Source extract →
-- START --
After consultation with staff arbitrator, John Beich, Esq. relative to the pending arbitrations at E.D. Clapp, pleased be advised that I have requested Mr. Beich to expedite his decisions about the threshold issues of arbitrability.
Upon receipt of his awards, we are prepared to take what other steps may be necessary to conclude these matters.

In response to Chairman Healy's letter, Paul Bush wrote to the Chairman on September 24. Mr. Bush expressed his dismay at the prospect of a decision on the issue of arbitrability alone, and reiterated his position that all issues must be decided simultaneously.

After Paul Bush's September 24 letter to Chairman Healy, the events take a strange twist. It appears, that at an American Arbitration Association seminar in Syracuse on October 1, Chairman Healy met with Union President Bush and counsel for the Union to discuss the pendency of the arbitration proceedings between the Union and the Company. No representative of the Company was present at this meeting. The next day, Chairman Healy wrote to Paul Bush and Spencer Berger and advised that the Mediation Board had held a special meeting to discuss the E.D. Clapp situation. Accordingly, in light of the "unusual nature of the circumstances under which Mr. Beich withdrew as arbitrator, the Board [became] fearful that whoever might be the `loser' in his awards would seek judicial review" and decided to appoint a panel of arbitrators for new hearings. The Court is at a loss to explain the difference between Chairman Healy's position in this last letter and the September 21 letter relating to the need for expedited decisions on arbitrability. Inasmuch as the Chairman's September 21 letter referred to a consultation with arbitrator Beich after the September 1 hearing, the Court can only conclude that the Chairman was influenced by the meeting with the Union at the October 1 seminar.

On October 9, Company President Berger wrote to Chairman Healy expressing his dismay at the prospect of having new hearings and discarding all of the past work of arbitrator Beich. Berger asserts in his letter that the change in the Chairman's position could be traced to the October 1 seminar. The Company summarized its position that it expected procedural rulings from arbitrator Beich before the resolution of any substantive issues and that legal proceedings would be instituted to redress any perceived injustice. Berger wrote to arbitrator Beich on October 23 and reiterated his position that the arbitrability must be decided first. Moreover, Berger referred to past phone conversations in which Beich had reaffirmed the fact that he had not withdrawn from the case.

Finally, on November 12, 1981, the arbitrator rendered his decisions holding that all of the subject disputes were not arbitrable under the terms of the CBA. It is these decisions that the Union seeks to have vacated.
-- END --
Job 1 →
List each distinct date named in the E.D. Clapp arbitration passage, in the order it first appears.
Job 2 →
Extend the E.D. Clapp arbitration passage, starting after its last sentence.
The records have no connection to the E.D. Clapp arbitration passage.

Records →
-- START --
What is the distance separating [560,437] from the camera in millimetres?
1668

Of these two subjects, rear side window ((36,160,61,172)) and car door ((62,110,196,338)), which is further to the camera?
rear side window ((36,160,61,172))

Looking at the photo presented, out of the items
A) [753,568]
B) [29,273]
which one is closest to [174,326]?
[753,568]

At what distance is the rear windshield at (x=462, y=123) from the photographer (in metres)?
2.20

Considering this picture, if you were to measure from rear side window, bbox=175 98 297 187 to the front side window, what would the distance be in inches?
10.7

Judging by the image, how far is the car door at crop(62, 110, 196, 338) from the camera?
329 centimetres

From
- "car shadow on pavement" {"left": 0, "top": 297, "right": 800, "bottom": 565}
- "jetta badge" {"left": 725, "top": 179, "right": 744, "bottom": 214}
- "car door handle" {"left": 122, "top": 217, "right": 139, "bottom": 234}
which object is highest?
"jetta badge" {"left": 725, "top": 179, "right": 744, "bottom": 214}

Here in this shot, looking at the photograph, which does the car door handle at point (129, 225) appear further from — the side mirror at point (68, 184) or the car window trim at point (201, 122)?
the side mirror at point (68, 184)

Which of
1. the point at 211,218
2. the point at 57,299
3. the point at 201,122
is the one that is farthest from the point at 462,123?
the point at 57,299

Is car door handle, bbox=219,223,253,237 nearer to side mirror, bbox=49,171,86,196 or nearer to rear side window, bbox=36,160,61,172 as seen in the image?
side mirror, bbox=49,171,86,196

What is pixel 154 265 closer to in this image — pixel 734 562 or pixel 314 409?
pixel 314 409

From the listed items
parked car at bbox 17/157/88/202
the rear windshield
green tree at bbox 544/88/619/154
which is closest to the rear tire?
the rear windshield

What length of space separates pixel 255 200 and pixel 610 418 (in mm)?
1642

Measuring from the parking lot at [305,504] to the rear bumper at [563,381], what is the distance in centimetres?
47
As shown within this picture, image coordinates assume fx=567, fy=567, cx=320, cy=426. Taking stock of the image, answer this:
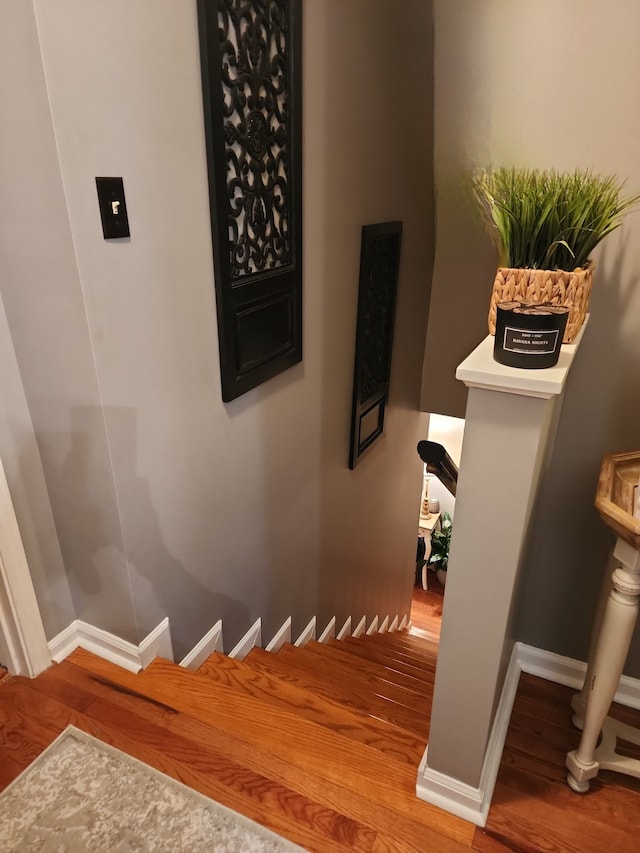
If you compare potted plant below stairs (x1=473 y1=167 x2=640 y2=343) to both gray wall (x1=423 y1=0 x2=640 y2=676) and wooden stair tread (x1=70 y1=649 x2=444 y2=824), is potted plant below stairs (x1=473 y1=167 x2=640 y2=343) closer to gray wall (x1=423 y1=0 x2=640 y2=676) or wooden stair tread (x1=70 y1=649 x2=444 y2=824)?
gray wall (x1=423 y1=0 x2=640 y2=676)

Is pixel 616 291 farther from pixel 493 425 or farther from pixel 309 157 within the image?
pixel 309 157

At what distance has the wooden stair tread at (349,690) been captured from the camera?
1.90m

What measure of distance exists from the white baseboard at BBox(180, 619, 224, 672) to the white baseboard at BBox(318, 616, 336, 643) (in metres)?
1.01

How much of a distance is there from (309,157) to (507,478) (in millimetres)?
1358

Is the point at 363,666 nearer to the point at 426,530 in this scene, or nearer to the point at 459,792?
the point at 459,792

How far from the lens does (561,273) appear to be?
1.20 meters

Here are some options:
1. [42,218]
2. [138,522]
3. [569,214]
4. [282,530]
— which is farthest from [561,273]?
[282,530]

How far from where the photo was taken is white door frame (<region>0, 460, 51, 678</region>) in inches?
55.9

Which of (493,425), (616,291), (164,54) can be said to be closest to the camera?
(493,425)

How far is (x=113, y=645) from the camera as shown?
1.63 meters

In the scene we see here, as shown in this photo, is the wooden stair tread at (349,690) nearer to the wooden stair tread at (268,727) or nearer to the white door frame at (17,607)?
the wooden stair tread at (268,727)

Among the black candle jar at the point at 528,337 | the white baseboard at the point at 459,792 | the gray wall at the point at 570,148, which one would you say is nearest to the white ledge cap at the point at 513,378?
the black candle jar at the point at 528,337

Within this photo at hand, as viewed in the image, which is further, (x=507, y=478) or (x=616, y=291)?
(x=616, y=291)

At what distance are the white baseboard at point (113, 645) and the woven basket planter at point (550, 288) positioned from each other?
4.13ft
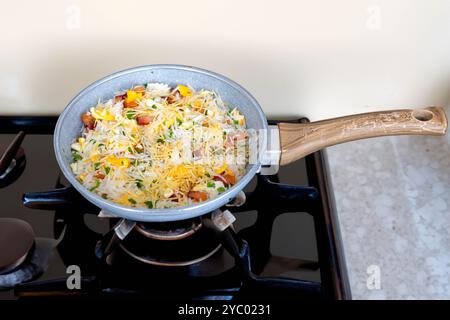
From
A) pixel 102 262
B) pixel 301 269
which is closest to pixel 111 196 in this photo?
pixel 102 262

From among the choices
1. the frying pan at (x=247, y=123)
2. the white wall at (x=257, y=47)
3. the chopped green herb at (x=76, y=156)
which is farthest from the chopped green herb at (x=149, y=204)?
the white wall at (x=257, y=47)

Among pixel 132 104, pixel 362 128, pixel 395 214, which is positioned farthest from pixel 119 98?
pixel 395 214

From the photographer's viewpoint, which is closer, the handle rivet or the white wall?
the handle rivet

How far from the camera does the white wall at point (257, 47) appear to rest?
2.92 ft

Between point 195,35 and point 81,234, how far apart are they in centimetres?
44

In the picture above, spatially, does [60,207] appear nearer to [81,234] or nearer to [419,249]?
[81,234]

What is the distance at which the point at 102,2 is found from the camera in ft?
2.88

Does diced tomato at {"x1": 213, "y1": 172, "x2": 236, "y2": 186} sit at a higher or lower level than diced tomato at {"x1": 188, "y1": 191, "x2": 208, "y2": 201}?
higher

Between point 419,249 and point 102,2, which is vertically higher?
point 102,2

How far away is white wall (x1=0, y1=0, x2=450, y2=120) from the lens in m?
0.89

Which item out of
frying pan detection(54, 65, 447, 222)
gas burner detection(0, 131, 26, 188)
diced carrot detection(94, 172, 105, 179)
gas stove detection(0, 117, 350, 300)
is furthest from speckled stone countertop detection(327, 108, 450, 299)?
gas burner detection(0, 131, 26, 188)

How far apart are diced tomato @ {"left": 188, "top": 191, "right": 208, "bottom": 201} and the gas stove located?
65mm

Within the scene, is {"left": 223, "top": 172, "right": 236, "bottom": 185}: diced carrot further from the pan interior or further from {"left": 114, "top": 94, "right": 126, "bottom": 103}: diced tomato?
{"left": 114, "top": 94, "right": 126, "bottom": 103}: diced tomato

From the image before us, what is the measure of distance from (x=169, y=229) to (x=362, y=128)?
1.18 feet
-- END --
Answer 1 →
September 24, October 1, September 21, September 1, October 9, October 23, November 12, 1981

Answer 2 →
The role of the federal courts in reviewing labor arbitration awards was set forth in three 1960 decisions by the Supreme Court. These decisions have come to be known as the Steelworkers Trilogy. United Steelworkers of Am. v. American Mfg. Co., 363 U.S. 564, 80 S.Ct. 1343, 4 L.Ed.2d 1403 (1960); United Steelworkers of Am. v. Warrior Gulf Navigation Co., 363 U.S. 574, 80 S.Ct. 1347, 4 L.Ed.2d 1409 (1960); United Steelworkers of Am. v. Enterprise Wheel and Car Corp., 363 U.S. 593, 80 S.Ct. 1358, 4 L.Ed.2d 1424 (1960). Pursuant to the mandate of the Trilogy, the sole function of the federal courts in an action to compel arbitration is to determine whether the subject matter is one that falls within the scope of the applicable collective bargaining agreement. The courts are to avoid passing on the merits of the controversy and all doubts are to be resolved in favor of arbitration. However, when the court is presented with an action to enforce an arbitration award, the inquiry is limited to the question of whether the award draws its essence from the collective bargaining agreement. If it does, then the court has no choice but to enforce it.

In the present case, the Union seeks to have the arbitration awards vacated. Thus, the Court must look to the provision of the United States Arbitration Act, 9 U.S.C. § 10, that covers vacation of arbitration awards. Section 10 provides that the district court may vacate an arbitration award

(a) Where the award was procured by corruption, fraud or undue means.
(b) Where there was evident partiality or corruption in the arbitrators, or either of them.
(c) Where the arbitrators were guilty of misconduct in refusing to postpone the hearing upon sufficient cause shown, or in refusing to hear evidence pertinent and material to the controversy; or of any other misbehavior by which the rights of any party have been prejudiced.
(d) Where the arbitrators exceeded their powers, or so imperfectly executed them that a mutual, final, and definite award upon the subject matter submitted was not made.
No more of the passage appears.